Fayetteville Street Developments and Vitality

The move makes sense as Charlotte is a major U.S. banking center.

Been thinking about this scenario with LM owning 227 —not sure how deep their pockets or adventurous their planning, but reformat the ground floor of 227 in a manner that activates Exchange plaza with hospitality concepts, maybe put the long-gestating ‘incubator’ concept into the old La Stella and couple those with opening a new concept at 150 Faye in partnership with Highwoods, you’ve got some momentum in the pipeline for our lil’ ole Main St…?

8 Likes

Just saw this on fb. Looks like we’ll be getting more news on the recommendations for Fayetteville Street and the rest of the city this Thursday.

20 Likes

Yeah, I saw it on IG. I wonder how old that photo is? It has to be at least pre-Bicentennial since the pedestrian mall wasn’t yet built, but after the construction of the BB&T building (now Capital Bank) on Fayetteville & the Legislative Building. That puts the photo likely between the mid 60s and mid 70s. I’m not sure if I’m supposed to see the Holiday Inn in this view as well. If so, then this photo would be closer to 1965.

2 Likes

Karl Lawson (Raleigh Boy) archive photo - 1966 is the tag at bottom of the post, seems to align with your perspective.

2 Likes

I suppose that I could get a side hustle as an investigator? :male_detective:

1 Like




23 Likes

Someone has a big idea…

We’ll see

3 Likes

This would be a good location for a coffee shop instead of the dead space it is now. Also, it kinda drives me nuts that they’re showing the lights overhead when we had a Jaume Plensa design for the plaza years ago that was killed, in part, due to the overhead lights.

9 Likes

The first issue to fix is the city government’s lack of vision for downtown. Not sure that will happen anytime soon.

Let’s just think of all the big ideas for downtown that basically never made it off the initial concept work.

3 Likes

This is less commentary on the plan and more about the images, but those overhead LED lights took me right back to school photo day in the early 90s…

1 Like

Yes I do like that they recognize how severely underutilized the pedestrian street between the Convention Center and Fayetteville St/Marriott hotel is currently.

5 Likes

Also I don’t think you can put anything in that corner it’s a underground pass to the convention center.

2 Likes

Well I participated in a focus group for this, and it’s apparently as close as they could get to including my suggestion of string lights :wink:

5 Likes

FYI, I highly recommend reading through the full report near the bottom of that page. I gotta say, I think they’re nailing it. Some additional things they recommended that stuck out to me:

  • Repurposing of City Market Hall into an indoor market
  • A transformative “aerial or bridge connection” from the Fayetteville Street area to the Dix Park area
  • Permanent outdoor retail stalls
17 Likes

What I see when I look at this is a concept that has not been architected, specified, or estimated, and will come back at $50m, then will be broken into phases, then added to a parks bond, and won’t get fully implemented until 2035.

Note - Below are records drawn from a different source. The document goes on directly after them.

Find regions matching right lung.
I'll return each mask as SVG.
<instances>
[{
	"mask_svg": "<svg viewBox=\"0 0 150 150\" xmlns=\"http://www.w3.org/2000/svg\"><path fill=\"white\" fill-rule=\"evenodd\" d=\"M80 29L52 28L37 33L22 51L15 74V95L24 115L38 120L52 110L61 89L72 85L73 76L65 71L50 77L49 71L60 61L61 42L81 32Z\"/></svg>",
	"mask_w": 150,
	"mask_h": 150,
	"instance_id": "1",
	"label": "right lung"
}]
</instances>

The other more incremental option is to identify a space (LIKE THE FORMER LA STELLA PIZZA AND ADJACENT PLAZA) and get funding to convert into a commissary kitchen to support 6-7 street food vendors, along with a micro-retail startup space for 2-3 local makers, street lights over FS just in that one location, and throw all money/marketing/support at that ONE concept to ensure success. Make it a true magnet for pedestrians and convention visitors, with the confidence that one successful block will spill business/foot traffic into adjacent blocks and existing businesses.

In just a couple of years, this model could spur private investment along FS without years and years of street construction and fundraising.

14 Likes

I would say that it won’t “start” the implementation process until 2035 at the earliest with no eta for any completion… :scream:

1 Like

Maybe I am just becoming jaded after 20 years of witnessing firsthand the ups and down of Fayetteville St. This is a rehash of everything brought up before using new words like “activate.” The issue has never been consultant driven ideas since 2006 when it was opened back up for cars; rather, the failure in executing said ideas by private business and city government alike. There, off the soapbox.

7 Likes

Now that I honestly think about it… Fayetteville St. was on an upward trajectory all the way leading up to that stupid sidewalk ban. The sidewalks need to be activated in full, which encourages more foot traffic.

11 Likes

That’s basically my argument. I feel the city has overregulated the street into mediocrity.